A scientist brushing away a gray powder to uncover a newly 3D-printed machine part is the most soothing video you’ll see this week. It’s up there with Bob Ross painting a flawless tree, or even someone vacuuming perfect lines in a carpet. And the fact that it comes out of one of the country’s major national laboratories makes the relaxing video even more charming.
The hand holding the brush is attached to Amy Elliott, a research scientist at the Oak Ridge National Laboratory who specializes in 3D printing technology. The video starts after the printing itself is finished. Elliott uses a kind of 3D printing that involves squirting layer after layer of a glue-like binder into powdered metal, forming a tool or machine part that Elliott has to uncover eventually. That’s where the brushwork comes in. “I think that’s everybody’s favorite part. You get to put on your archaeologist outfit,” she says. “You just sweep the powder gingerly, and then you lift the part out — and the part is born.”
It’s called binder jet additive manufacturing: the printer shoots a liquid binder into a layer of powdered metal beneath it, then spreads another layer of powder, then shoots another jet of binder. “The binder seeps through, like rain on soil,” Elliott explains. The two substances combine to build a shape within the tray.
After a trip to the oven to cure, she excavates the metal shape from the powder with a brush, and sometimes with a vacuum. (Here’s hoping that’s their next video.) Finally, she fires it in a furnace just like a piece of pottery. That’s where the binder burns away, leaving a hard metal form. In this case, that square gizmo is a heat exchanger that could be used in, say, your air conditioner.
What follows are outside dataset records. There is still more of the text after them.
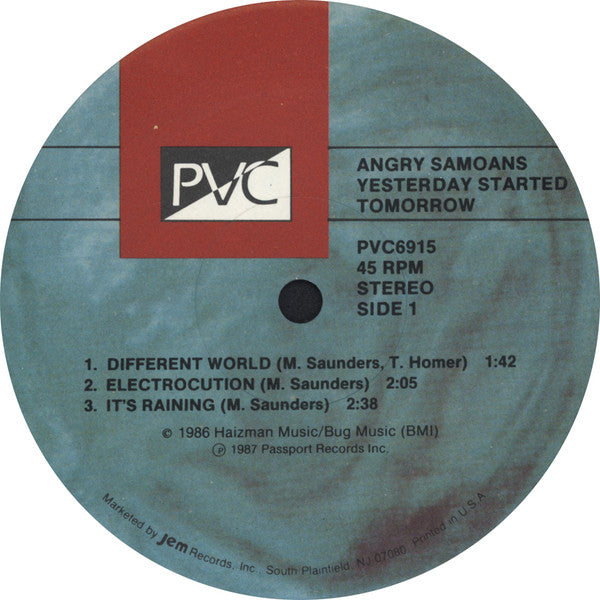 Angry Samoans – Yesterday Started Tomorrow - 1987-Punk Rock (vinyl ) Clipped Corner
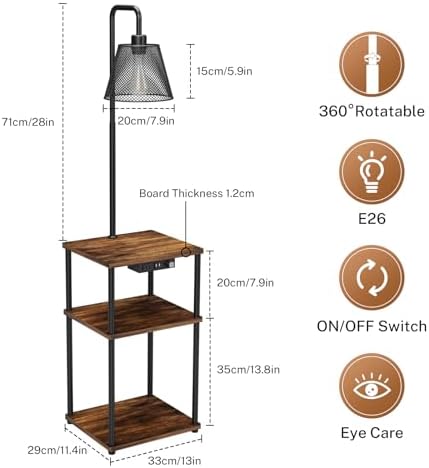 Floor Lamp with Table and Shelves, Side Table with USB Charging Port and Outlet, Modern Bedside Nightstand End Table with Lamp for Living Room, Bedroom, Guest Room, Bulb Included - Image 5
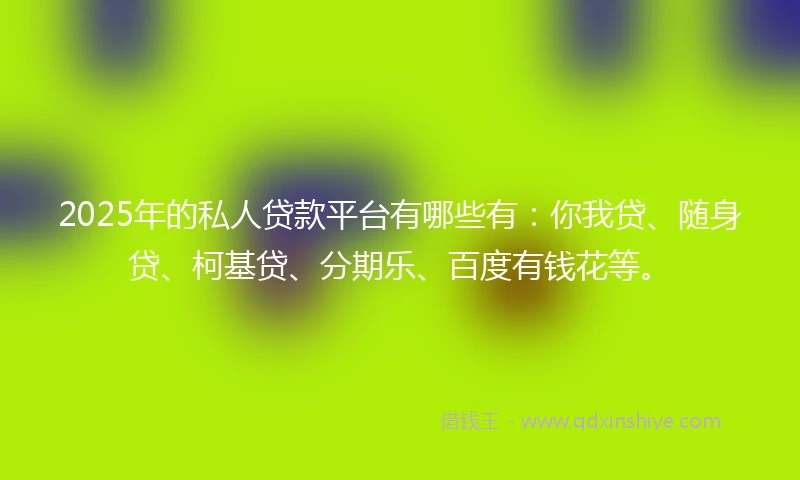 2025年的私人贷款平台有哪些有：你我贷、随身贷、柯基贷、分期乐、百度有钱花等。
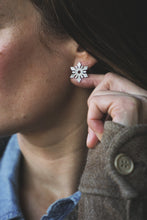 Load image into Gallery viewer, Medium snowflake stud earrings
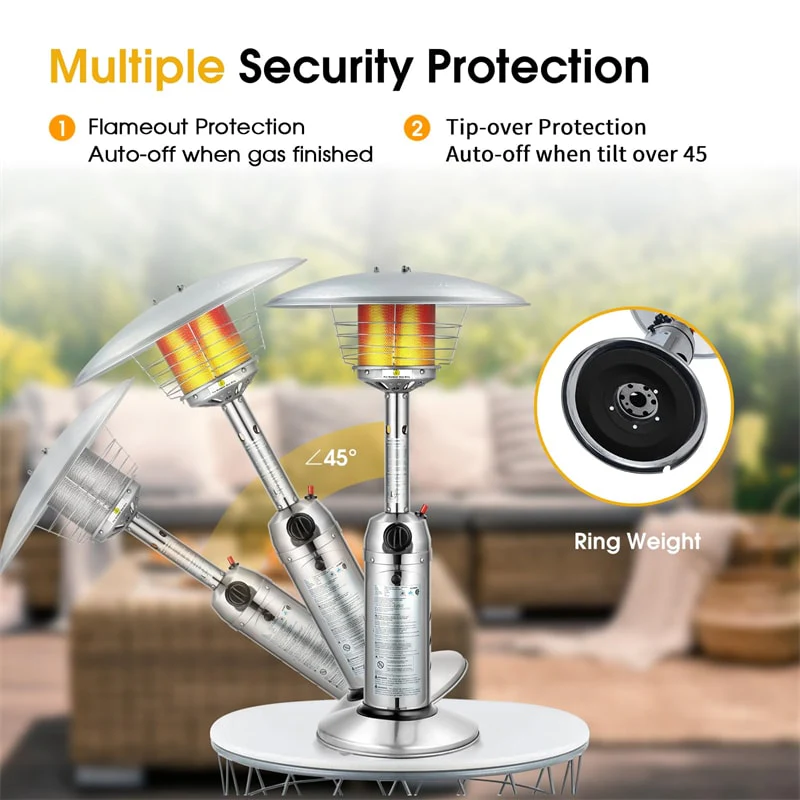 Eletriclife 11,000 BTU Tabletop Propane Patio Heater Portable Outdoor Heater with Adjustable Flame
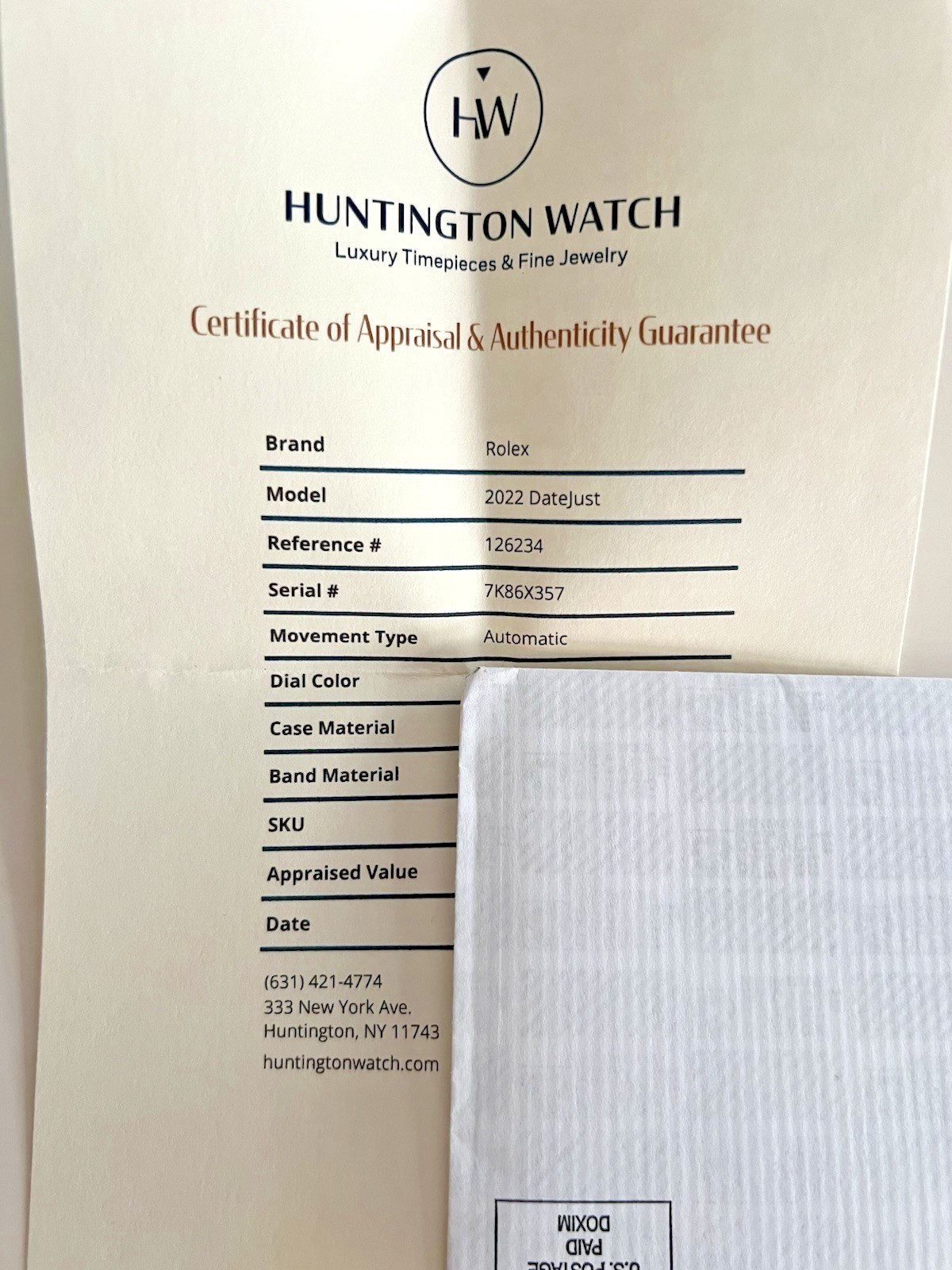 2022 Rolex Datejust 36mm White Dial Watch 126234, EXCELLENT CONDITION!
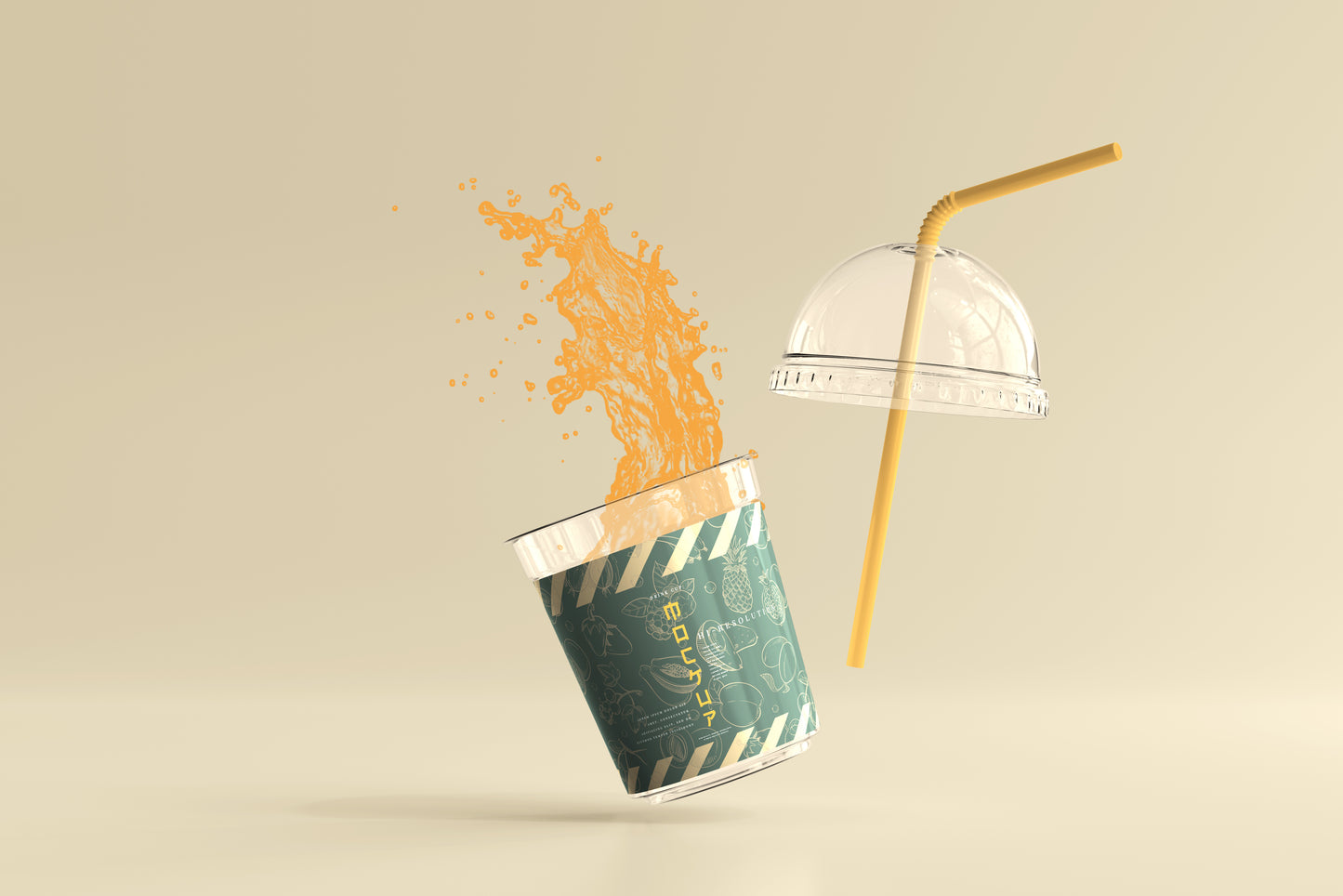 Rounded Lid Small Plastic Cup Mockup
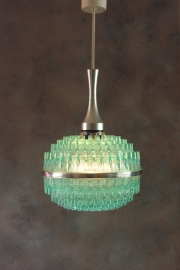 Hippe belgische turquoise hanglamp `70 / Trendy Belgian turquoise pendant lamp ` 70 [verkocht]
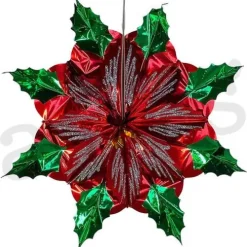 Large Metallic Poinsettia Fan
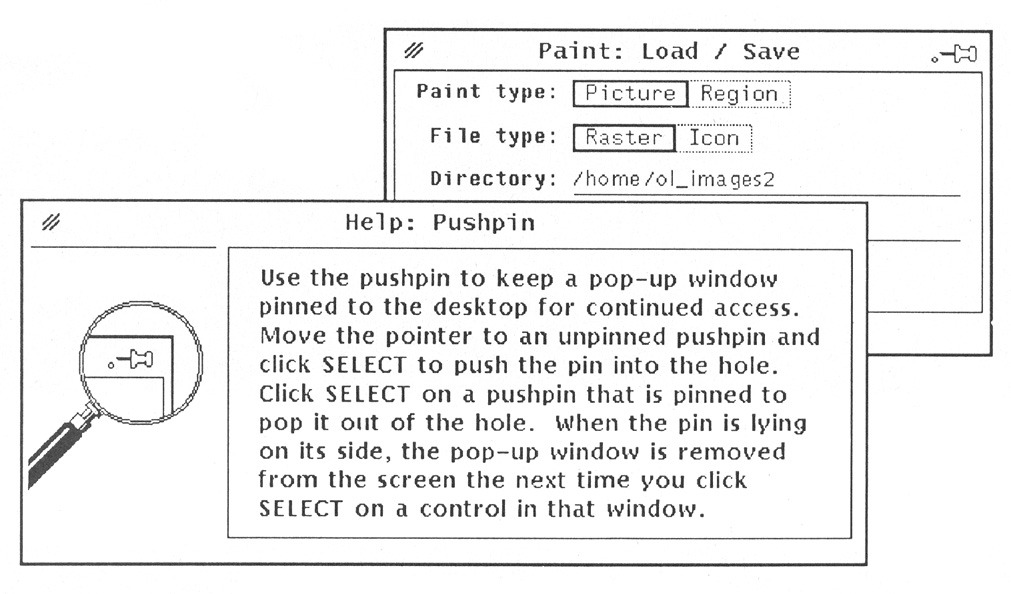 Figure 4: The Open Look help window, called by pointing to an object on the screen and pressing a Help key, contains a help message and a help lens, with a snapshot of the object for which you have requested help.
Elliott says this method is faster and cheaper than metal-printing alternatives, like using a laser to weld a bed of powdered metal into a shape, or squirting molten metal out of a 3D printer nozzle, she says. For that, the nozzles have to be made out of a temperature resistant material like ceramic, which can get expensive, she says. Using the method in the video, Elliott can print a part like the one we see here in about an hour.
More importantly for our purposes, though, the method is as soothing to watch as someone raking sand. And Elliott says it’s fun to do, too. “It’s super relaxing, brushing these parts off and vacuuming powder,” she says. “It’s kind of like playing in the sand.” The team can’t play background music while they’re working for safety reasons. But if they were allowed to, she’d probably go for something like Enya, she says. “The typical massage studio stuff.”